Document excerpt →
BEGIN
The London Eye was on fire during the 2011 England riots! Or was it? Social networks are rife with lies and deception, half-truths and facts. But irrespective of a meme’s truthfulness, the rapid spread of such information through social networks and other online media can have immediate and far-reaching consequences. In such cases, large amounts of user-generated content need to be analysed quickly, yet it is not currently possible to carry out such complex analyses in real time.
With partners from seven different countries, the project will combine big data analytics with advanced linguistic and visual methods. The results will be suitable for direct application in medical information systems and digital journalism.
Veracity: The Fourth Challenge of Big Data
Social media poses three major computational challenges, dubbed by Gartner the 3Vs of big data: volume, velocity, and variety.
PHEME will focus on a fourth crucial, but hitherto largely unstudied, challenge: veracity.
Identifying Phemes (Rumorous Memes)
We are concentrating on identifying four types of phemes and modelling their spread across social networks and online media: speculation, controversy, misinformation, and disinformation. However, it is particularly difficult to assess whether a piece of information falls into one of these categories in the context of social media. The quality of the information here is highly dependent on its social context and, up to now, it has proven very challenging to identify and interpret this context automatically.
An Interdisciplinary Approach
PHEME has partners from the fields of natural language processing and text mining, web science, social network analysis, and information visualization. Together, we will use three factors to analyse veracity: first, the information inherent in a document itself – that is lexical, semantic and syntactic information. This is then cross-referenced with data sources that are assessed as particularly trustworthy, for example in the case of medical information, PubMed, the biggest online database in the world for original medical publications. We will also harness knowledge from Linked Open Data, through the expertise of Ontotext and their highly scalable OWLIM platform (now GraphDB). Finally, the diffusion of a piece of information is analysed – who receives what information and how, and when is it transmitted to whom?
END
Collected data entries
BEGIN
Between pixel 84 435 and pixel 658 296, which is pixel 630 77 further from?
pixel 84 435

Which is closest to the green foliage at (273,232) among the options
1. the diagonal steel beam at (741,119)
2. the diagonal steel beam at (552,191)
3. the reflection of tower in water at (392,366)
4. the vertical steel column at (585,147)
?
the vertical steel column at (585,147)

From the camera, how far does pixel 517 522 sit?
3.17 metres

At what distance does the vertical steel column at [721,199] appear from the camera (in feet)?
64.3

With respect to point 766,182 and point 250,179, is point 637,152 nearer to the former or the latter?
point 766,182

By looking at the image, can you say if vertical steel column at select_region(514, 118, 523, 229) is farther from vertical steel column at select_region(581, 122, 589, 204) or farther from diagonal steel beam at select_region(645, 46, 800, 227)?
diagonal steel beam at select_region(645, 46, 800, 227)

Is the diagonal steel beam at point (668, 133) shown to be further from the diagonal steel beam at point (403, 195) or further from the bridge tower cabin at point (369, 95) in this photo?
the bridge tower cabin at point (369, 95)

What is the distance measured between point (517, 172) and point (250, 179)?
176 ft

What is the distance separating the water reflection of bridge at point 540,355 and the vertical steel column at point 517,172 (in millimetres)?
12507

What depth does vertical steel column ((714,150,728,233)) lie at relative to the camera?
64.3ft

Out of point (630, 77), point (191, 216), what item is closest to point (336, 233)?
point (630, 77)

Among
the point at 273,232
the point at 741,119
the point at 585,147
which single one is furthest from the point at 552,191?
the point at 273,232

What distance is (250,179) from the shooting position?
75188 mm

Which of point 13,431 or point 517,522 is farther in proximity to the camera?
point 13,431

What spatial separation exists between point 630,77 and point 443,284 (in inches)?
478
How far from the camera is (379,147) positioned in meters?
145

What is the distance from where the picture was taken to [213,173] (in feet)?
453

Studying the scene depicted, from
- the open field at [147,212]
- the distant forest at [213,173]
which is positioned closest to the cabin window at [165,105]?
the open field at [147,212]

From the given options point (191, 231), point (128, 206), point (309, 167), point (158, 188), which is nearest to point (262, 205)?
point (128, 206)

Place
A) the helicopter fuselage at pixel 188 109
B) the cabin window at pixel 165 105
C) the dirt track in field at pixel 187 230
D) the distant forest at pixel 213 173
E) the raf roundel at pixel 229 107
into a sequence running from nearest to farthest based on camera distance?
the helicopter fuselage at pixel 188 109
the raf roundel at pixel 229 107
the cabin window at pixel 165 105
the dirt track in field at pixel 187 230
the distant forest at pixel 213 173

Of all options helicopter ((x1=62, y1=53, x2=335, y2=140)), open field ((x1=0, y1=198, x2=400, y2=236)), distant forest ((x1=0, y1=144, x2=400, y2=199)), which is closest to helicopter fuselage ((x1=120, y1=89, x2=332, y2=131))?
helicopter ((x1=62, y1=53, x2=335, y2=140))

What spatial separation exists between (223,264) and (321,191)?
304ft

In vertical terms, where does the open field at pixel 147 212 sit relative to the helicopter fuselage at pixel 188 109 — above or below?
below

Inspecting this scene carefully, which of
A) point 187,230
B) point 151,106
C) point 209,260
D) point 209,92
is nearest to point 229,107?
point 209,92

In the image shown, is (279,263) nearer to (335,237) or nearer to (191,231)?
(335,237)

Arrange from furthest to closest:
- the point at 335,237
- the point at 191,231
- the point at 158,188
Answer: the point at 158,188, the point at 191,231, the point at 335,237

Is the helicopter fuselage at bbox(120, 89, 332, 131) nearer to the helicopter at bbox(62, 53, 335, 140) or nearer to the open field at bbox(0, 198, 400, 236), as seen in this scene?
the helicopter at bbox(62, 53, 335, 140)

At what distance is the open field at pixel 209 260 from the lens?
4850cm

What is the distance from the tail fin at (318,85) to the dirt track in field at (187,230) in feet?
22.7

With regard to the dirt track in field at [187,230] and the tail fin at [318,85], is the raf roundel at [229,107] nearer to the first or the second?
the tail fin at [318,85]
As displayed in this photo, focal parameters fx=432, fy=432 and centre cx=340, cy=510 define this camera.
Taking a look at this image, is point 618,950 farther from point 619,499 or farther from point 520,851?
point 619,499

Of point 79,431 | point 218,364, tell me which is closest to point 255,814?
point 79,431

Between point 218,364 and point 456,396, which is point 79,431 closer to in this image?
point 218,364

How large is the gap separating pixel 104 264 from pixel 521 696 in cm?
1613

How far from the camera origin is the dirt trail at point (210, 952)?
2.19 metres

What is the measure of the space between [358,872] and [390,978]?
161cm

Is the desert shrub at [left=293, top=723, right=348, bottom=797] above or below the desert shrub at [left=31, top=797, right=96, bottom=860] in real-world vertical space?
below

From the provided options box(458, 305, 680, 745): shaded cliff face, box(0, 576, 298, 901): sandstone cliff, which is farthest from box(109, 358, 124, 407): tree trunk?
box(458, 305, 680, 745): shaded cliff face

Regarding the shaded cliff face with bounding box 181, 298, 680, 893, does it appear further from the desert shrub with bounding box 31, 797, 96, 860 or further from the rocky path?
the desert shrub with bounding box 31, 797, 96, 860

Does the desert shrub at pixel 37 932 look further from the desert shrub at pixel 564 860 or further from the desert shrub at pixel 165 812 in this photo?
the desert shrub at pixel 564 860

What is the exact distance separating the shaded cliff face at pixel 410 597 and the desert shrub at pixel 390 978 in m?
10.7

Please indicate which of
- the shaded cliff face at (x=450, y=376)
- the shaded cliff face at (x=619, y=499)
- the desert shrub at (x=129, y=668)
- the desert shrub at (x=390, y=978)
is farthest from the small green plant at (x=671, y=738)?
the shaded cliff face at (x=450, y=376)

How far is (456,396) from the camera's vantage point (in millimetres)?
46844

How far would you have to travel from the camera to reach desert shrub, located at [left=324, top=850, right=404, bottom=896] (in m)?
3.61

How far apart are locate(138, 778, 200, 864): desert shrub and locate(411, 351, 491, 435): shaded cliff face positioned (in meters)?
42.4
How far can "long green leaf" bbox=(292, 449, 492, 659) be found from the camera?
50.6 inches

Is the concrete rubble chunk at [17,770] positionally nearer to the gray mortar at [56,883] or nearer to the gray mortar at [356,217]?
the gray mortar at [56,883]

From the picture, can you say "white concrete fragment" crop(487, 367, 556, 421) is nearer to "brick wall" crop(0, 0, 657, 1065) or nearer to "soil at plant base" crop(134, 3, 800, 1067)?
END
Directions for this task → According to the PHEME project description, which four types of phemes is the project concentrating on identifying?

Exercise result → Speculation, controversy, misinformation, and disinformation.